> The data:
--- Begin ---
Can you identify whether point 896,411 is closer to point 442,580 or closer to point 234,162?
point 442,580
--- End ---
--- Begin ---
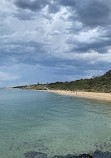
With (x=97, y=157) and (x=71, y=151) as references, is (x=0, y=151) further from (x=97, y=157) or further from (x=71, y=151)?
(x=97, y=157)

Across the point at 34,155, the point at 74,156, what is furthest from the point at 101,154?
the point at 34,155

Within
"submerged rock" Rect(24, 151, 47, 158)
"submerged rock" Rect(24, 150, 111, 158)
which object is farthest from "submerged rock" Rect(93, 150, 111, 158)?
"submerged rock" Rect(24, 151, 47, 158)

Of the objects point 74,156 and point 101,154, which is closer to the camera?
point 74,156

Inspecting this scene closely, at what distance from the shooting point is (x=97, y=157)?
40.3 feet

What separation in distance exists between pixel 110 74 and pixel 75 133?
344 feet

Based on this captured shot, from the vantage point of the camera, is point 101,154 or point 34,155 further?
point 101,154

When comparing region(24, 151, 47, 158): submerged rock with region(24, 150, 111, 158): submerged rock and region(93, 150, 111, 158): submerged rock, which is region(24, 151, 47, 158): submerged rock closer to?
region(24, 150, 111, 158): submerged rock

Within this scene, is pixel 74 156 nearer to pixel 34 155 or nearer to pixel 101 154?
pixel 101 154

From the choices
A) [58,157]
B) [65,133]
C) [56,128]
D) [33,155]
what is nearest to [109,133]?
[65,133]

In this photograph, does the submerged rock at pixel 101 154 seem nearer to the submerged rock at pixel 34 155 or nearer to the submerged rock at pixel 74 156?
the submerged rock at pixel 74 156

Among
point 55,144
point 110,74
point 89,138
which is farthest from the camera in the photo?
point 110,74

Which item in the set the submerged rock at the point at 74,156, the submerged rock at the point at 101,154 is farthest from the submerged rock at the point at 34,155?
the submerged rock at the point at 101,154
--- End ---
Pull out each line in the items above that contains the string "scene". Treat uppercase and lowercase as different.

Inspecting this scene closely, at what distance from the shooting point is (x=97, y=157)?
Within this scene, is pixel 74 156 nearer to pixel 34 155 or nearer to pixel 101 154?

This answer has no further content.